Book Review: The Ballroom By Anna Hope

 
The imposing Menston Asylum, better known to me as High Royds, (and in the novel as Sharston Asylum), was previously a psychiatric hospital and prior to that, a dreadful prison where people who somehow didn’t ‘fit in’ with society’s expectations were incarcerated. It has now gone the way of so many old buildings (magnificent and dominating as it was) and is a new housing development, half a mile from where I lived for twelve years, on the edge of the Yorkshire Moors.

Once again, to my delight, this skilfully written novel blurs historical detail with fiction, although the author explains she has a personal connection with the main character, John, who is based on her great-great grandfather. Her description of the identification of the ‘mentally ill’, their incarceration and their treatment at that time, serves to remind us how lucky we are today, when mental health and well-being is treated with so much more compassion and understanding. At the time of this novel’s setting, there were those who thought that ‘these people’ were lucky to be housed, clothed and fed at all and that ultimately, they should be grateful... if only they had their senses.

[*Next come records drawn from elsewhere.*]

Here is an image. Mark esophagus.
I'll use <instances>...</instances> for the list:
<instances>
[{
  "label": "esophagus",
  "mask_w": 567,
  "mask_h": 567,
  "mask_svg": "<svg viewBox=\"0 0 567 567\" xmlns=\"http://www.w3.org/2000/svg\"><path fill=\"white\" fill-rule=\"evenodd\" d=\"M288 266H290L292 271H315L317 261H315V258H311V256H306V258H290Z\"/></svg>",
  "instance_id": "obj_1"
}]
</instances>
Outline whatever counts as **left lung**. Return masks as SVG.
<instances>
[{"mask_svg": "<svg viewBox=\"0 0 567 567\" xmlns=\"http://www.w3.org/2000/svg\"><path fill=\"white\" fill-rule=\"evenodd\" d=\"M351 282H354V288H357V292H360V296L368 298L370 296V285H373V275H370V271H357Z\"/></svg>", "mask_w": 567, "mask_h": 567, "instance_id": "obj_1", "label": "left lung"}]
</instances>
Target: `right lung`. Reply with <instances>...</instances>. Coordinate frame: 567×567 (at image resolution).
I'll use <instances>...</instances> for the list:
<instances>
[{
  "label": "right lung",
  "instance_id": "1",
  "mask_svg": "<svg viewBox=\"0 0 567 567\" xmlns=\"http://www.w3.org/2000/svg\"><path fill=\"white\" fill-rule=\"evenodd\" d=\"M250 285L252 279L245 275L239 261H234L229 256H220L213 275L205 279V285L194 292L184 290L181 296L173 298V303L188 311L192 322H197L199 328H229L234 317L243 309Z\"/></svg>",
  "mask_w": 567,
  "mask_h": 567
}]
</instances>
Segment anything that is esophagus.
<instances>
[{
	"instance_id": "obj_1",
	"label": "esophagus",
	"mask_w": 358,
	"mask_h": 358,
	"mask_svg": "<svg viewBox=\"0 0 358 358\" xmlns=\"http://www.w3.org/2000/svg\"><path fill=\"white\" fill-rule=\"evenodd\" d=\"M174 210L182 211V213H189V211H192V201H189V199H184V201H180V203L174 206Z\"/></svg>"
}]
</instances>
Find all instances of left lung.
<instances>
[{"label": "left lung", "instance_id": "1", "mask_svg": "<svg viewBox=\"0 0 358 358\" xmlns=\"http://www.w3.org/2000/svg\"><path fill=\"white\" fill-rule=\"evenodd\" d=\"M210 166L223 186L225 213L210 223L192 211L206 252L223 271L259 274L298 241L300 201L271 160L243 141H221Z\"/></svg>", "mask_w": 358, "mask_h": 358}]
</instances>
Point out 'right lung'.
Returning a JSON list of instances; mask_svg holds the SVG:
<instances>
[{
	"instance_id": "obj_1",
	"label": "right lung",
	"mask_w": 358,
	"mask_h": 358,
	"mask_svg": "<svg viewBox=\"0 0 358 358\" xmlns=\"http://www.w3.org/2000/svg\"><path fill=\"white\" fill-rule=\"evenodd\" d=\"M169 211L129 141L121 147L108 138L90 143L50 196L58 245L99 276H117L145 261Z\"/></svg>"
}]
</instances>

Set in the early twentieth century, Eugenics was the talk of the day: the sterilisation of the ‘under-class’ of society so that they could be ‘bred out’- a (very) slightly more subtle version of Hitler’s desire for a Master Race some twenty years later. It is fortunate that a Eugenics bill was never passed by Parliament, despite the support of Winston Churchill, then Home Secretary, but following the less extreme Mental Health Deficiency Act of 1913, which ruled out enforced sterilisation, asylums like Menston instituted a policy of segregation: men in one wing, women in another, to avoid any possibility of breeding!

Anna Hope
Anna Hope
The opening of The Ballroom leads us into a story which continues in flashback, coming full circle only at the end. The action of Book One is arresting (pun intended) from the start. The harsh treatment of inmates by cruel warders, termed ‘nurses’, is not concealed – there is no sugar to help this bitter pill go down. The violence inflicted on others, and that which is self-inflicted, are woven together throughout the novel and yet, The Ballroom is more a sensitive romance: the story of Ella, held at the Sharston Asylum. Her supposed exhibition of ‘madness’ was the breaking of a window in the textile factory where she worked, so that she could see the sky. Meanwhile, in the men’s wing sits John Mulligan, an Irishman suffering from depression brought on by the death of his baby daughter, and ensuing divorce from the wife who (seemingly illogically) blamed him. Grief may manifest itself in many ways. Once a week, John and Ella are brought together by the Friday night dance, arranged by one of the doctors, and romance between the two blossoms. The doctor’s own tormented existence forms a sub plot where as much is implied as stated.

The harsh reality of life for these poor unfortunates is set against the raw beauty of ‘God’s own county’ – the wild moors of Yorkshire - and Hope’s descriptions do good service to nature – as Hardy does for Wessex. There are hints of Marjorie Darke - I think particularly of her novel A Question of Courage - in the depiction of force feeding, but in truth, this book stands alone, beautifully crafted writing about a time of raw emotion. Thank you, Janet, for lending me a copy.


The Ballroom is published by Transworld.